L’utilisation de l’IA pour interférer avec l’intégrité des élections est une préoccupation depuis que Microsoft a lancé deux produits : ChatGPT, qui peut imiter de manière convaincante l’écriture humaine, et DALL-E, dont la technologie peut être utilisée pour créer des « deepfakes », ou des images fabriquées d’apparence réaliste. .

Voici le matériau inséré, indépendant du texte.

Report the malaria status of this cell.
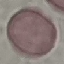
It is uninfected.

Summary:
  - Capture: smartphone camera at the microscope eyepiece
  - Preparation: thin blood smear
  - Image type: cell patch, automatically extracted from a larger field of view and resized to 64 × 64 pixels
  - Stain: GiemsaState the preparation type.
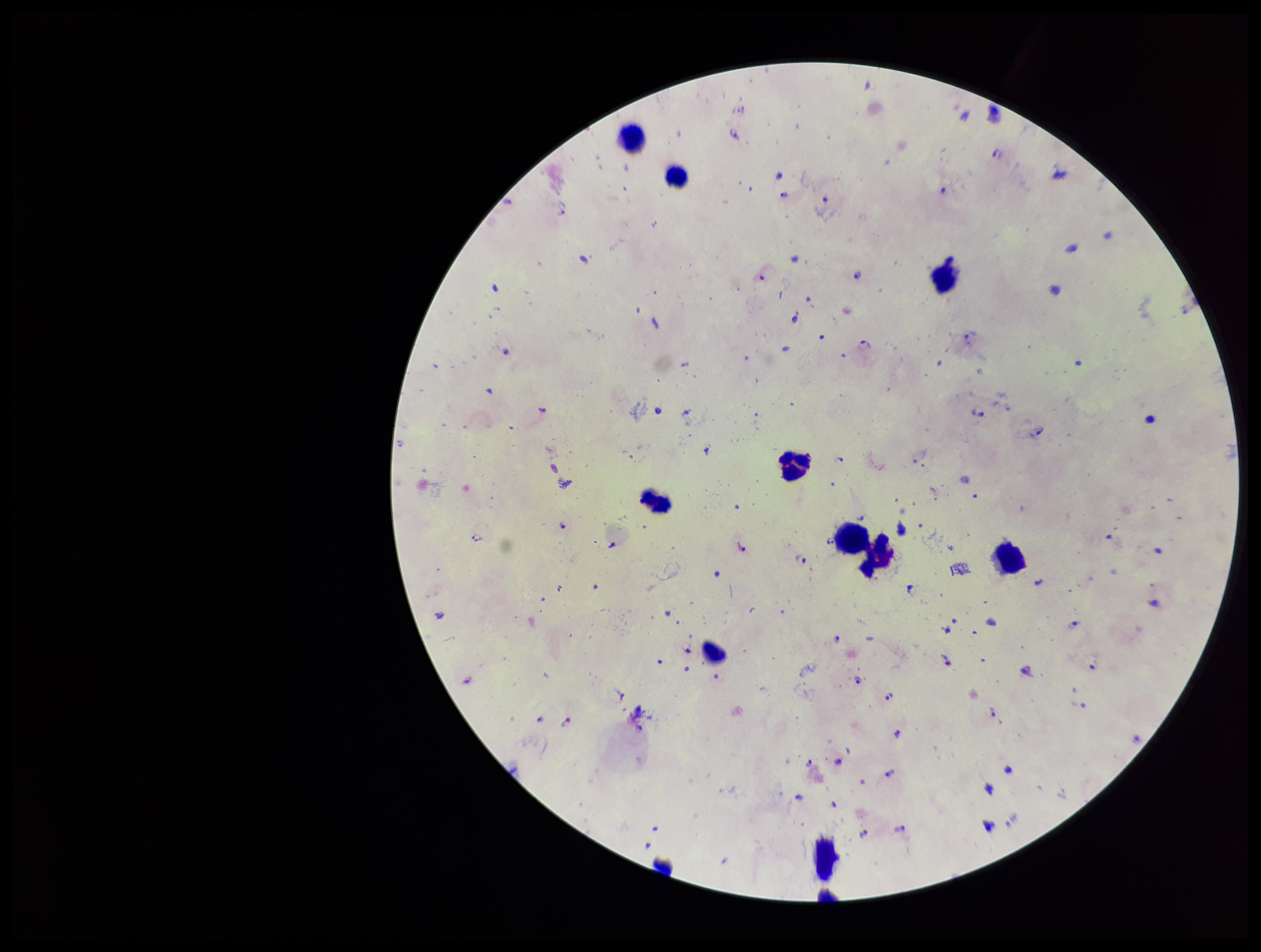

A thick smear.

capture = smartphone photograph through the microscope eyepiece
field of view = one from this slide
Plasmodium parasites = detected
leukocyte count = 40
image size = 1261×952 pixels
stain = Giemsa
parasite count = 39
species reported for this patient = Plasmodium falciparum
patient malaria status = infectedState which parasite is depicted.
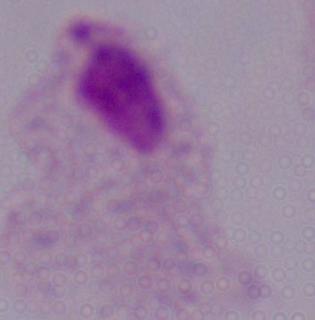
A trichomonad.

{
  "magnification": "1000x",
  "modality": "photomicrograph"
}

Parmi les personnes concernées se trouve le PDG d’OpenAI, Sam Altman, qui a témoigné devant le Congrès en mai qu’il était « nerveux » quant à la capacité de l’IA générative à compromettre l’intégrité des élections par le biais d’une « désinformation interactive individuelle ».

La société basée à San Francisco a déclaré qu’aux États-Unis, où se tiendront des élections présidentielles cette année, elle travaille avec l’Association nationale des secrétaires d’État, une organisation qui se concentre sur la promotion de processus démocratiques efficaces tels que les élections.

ChatGPT dirigera les utilisateurs vers CanIVote.org lorsqu’on leur posera certaines questions liées aux élections, a-t-il ajouté.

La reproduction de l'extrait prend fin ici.